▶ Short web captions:
—————
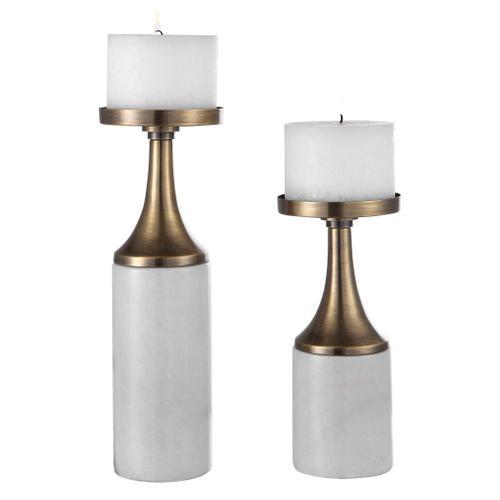 Uttermost - Castiel Candleholders, S/2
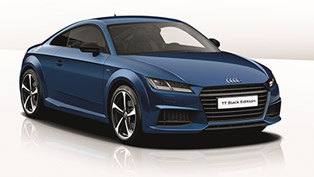 Audi reveals new Black Edition models that will soon hit the market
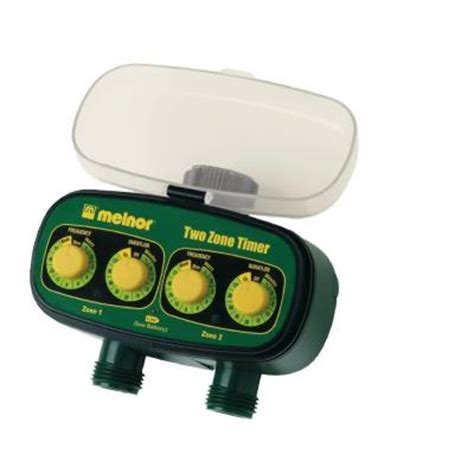 melnor 2 zone water timer discontinued 3100v the home depot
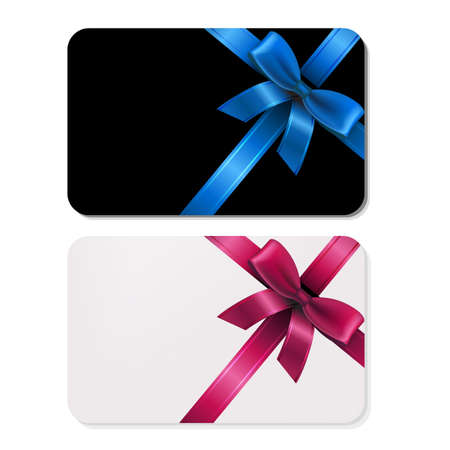blue ribbon: 2 Gift Cards, With Gradient Mesh, Vector Illustration Illustration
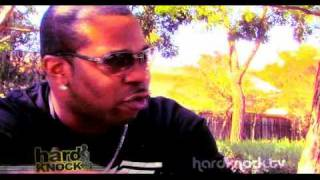 Busta Rhymes talks about why he left Dr. Dre & Aftermath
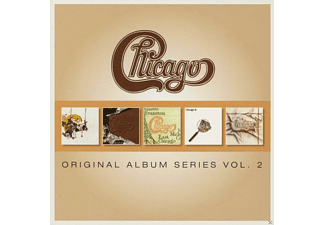 Chicago - Original Album Series Vol.2 (5 Cd Box) [CD]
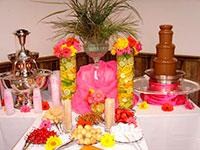 Шоколадный и лимонадный фонтан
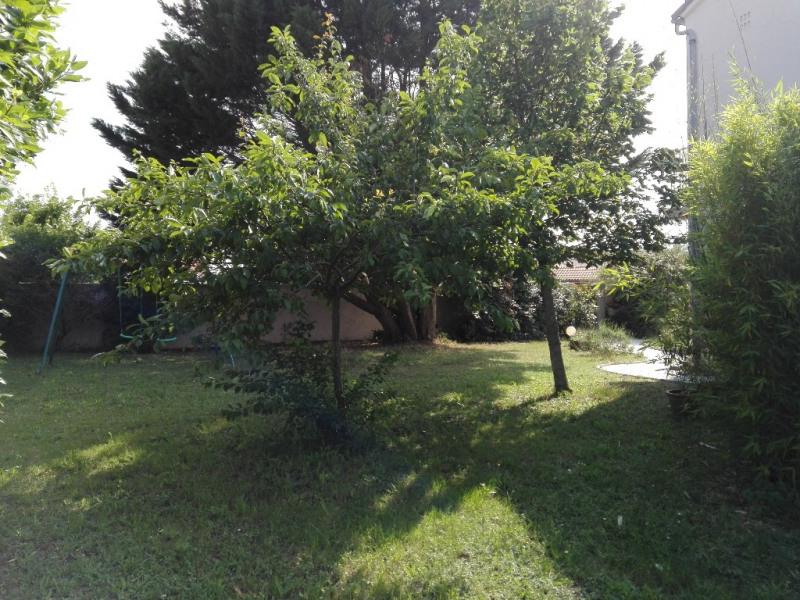 Vente maison / villa L houmeau 483000€ - Photo 4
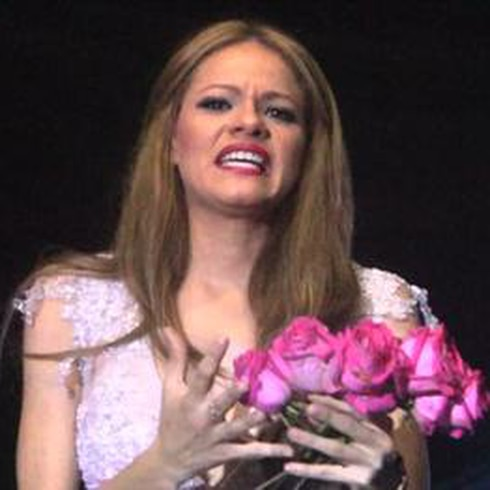 Talent show Miss Universe Puerto Rico 2014: Miss Hatillo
—————
▶ About this exercise: Reproduce, exactly and only, the lines of the records above starting at the line with "blue ribbon: 2" and ending at the line with "Vente maison /", both included. Leave every picture out.

▶ Solution to this task:
blue ribbon: 2 Gift Cards, With Gradient Mesh, Vector Illustration Illustration
 Busta Rhymes talks about why he left Dr. Dre & Aftermath
 Chicago - Original Album Series Vol.2 (5 Cd Box) [CD]
 Шоколадный и лимонадный фонтан
 Vente maison / villa L houmeau 483000€ - Photo 4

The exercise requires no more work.